Dad hello wherever you are you have to be in a better place. I dont know what to say or how to even feel about this whole thing but I will always remember and look forward to seeind you again, I love you and miss you and just want to talk to you the way you were before you were ibn the hospital, someday i will. SEPTA JOHN (the goat) i love you and hope your pain is all far away from you now. I 'll see you later

mike

June 12, 2002

john, you are at peace now. you suffered enough. may you sit next to mommy and stevie until we are all together again. one day we will see each other again. and we can all have a hugh party to celebrate life all over again...till then i love you and RIP

Jim Weissinger Jr

June 11, 2002

John was my brother in law but was more like a brother to me i am going to miss him more then anyone can imagine he taught me how to live life to the fullest and i will never foget him

HELEN HOLLANDER

June 10, 2002

Johnny~I was heartbroken to see you in the hospital~ you didn't look much like yourself~ (you always reminded me of Neil Young ~or he always reminded me of you) either way I will always think of you~You are with your Mom and Stevie and there could be no better place to be then with them in heaven~So my friend until we meet again~I love you~will think of you often~ as I did while you were here ~ and pray for us who are left behind.

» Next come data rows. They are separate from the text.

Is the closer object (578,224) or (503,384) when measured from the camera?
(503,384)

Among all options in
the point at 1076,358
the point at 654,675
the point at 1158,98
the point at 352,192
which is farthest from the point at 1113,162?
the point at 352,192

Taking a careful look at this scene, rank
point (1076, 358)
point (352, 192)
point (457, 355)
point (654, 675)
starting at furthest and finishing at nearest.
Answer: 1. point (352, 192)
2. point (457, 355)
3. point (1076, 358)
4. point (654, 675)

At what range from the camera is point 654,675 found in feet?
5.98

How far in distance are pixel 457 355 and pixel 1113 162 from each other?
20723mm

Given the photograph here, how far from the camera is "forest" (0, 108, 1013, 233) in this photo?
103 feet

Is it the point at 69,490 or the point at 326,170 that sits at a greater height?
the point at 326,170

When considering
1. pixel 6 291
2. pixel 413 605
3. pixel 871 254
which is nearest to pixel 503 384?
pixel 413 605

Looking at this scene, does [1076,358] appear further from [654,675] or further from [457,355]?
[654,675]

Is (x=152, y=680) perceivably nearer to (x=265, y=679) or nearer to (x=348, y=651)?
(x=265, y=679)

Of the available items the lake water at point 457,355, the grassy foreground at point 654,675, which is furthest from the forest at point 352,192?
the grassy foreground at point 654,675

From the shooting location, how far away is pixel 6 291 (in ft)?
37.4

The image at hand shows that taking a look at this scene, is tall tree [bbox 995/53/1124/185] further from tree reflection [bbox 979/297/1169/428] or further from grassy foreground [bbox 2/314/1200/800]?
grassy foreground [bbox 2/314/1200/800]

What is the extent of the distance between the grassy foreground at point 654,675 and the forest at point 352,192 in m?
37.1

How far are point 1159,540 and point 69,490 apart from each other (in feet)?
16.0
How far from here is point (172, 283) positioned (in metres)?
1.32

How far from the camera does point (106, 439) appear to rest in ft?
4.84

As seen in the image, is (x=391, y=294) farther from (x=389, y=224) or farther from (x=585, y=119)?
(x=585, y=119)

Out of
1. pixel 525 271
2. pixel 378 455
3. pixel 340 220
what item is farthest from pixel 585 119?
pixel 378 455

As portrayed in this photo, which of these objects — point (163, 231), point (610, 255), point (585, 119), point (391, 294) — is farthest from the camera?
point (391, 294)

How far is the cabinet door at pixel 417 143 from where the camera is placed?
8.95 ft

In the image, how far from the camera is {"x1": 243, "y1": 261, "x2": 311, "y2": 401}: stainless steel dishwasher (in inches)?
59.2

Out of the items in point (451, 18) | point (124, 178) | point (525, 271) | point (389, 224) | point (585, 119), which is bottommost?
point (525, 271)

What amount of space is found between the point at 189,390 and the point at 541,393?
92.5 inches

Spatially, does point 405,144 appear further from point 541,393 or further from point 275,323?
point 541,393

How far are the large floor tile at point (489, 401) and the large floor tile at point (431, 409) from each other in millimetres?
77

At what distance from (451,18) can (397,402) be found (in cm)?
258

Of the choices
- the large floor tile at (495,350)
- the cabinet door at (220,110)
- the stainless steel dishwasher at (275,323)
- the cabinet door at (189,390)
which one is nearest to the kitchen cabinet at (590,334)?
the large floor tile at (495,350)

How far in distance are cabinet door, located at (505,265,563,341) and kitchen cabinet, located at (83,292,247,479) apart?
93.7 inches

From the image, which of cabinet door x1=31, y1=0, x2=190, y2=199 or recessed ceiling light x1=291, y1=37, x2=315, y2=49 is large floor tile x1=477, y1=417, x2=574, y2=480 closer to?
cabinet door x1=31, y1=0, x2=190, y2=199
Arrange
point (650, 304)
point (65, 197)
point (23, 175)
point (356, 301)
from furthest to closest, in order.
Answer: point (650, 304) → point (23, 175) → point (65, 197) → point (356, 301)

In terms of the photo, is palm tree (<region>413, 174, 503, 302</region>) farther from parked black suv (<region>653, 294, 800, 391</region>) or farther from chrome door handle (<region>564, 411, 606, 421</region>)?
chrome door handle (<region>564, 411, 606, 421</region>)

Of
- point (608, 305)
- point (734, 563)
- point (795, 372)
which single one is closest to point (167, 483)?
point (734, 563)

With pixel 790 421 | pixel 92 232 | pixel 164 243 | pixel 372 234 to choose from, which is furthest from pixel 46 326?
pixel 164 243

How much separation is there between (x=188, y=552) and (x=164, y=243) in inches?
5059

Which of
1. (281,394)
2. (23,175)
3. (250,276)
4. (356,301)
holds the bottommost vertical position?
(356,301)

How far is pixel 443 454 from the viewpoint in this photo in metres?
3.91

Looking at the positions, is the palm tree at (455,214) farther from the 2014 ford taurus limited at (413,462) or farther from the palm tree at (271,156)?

{{{{{Johnny}}}}} Rest in peace .~~Helen <3

Sueann Weissinger

June 10, 2002

John is my dear brother. I will miss him so much. Its hurting that he is not with us here (you are and always will be in our thoughts), but it was also hurting to see you suffer. You are now with Mommy and Steve who will take care of you and heal your illness. John, you will always be in my heart. I hope you know that WE ALL LOVE YOU dearly and will miss you until we meet again.

kenny dauber

June 9, 2002

john was my brother and also my friend. although i am going to miss him (more than words can describe) i am glad that his agony is finally over. it makes me happy that johnny will be at peace while joining mommy and stevie. i love you john and will never live a day without thinking of you.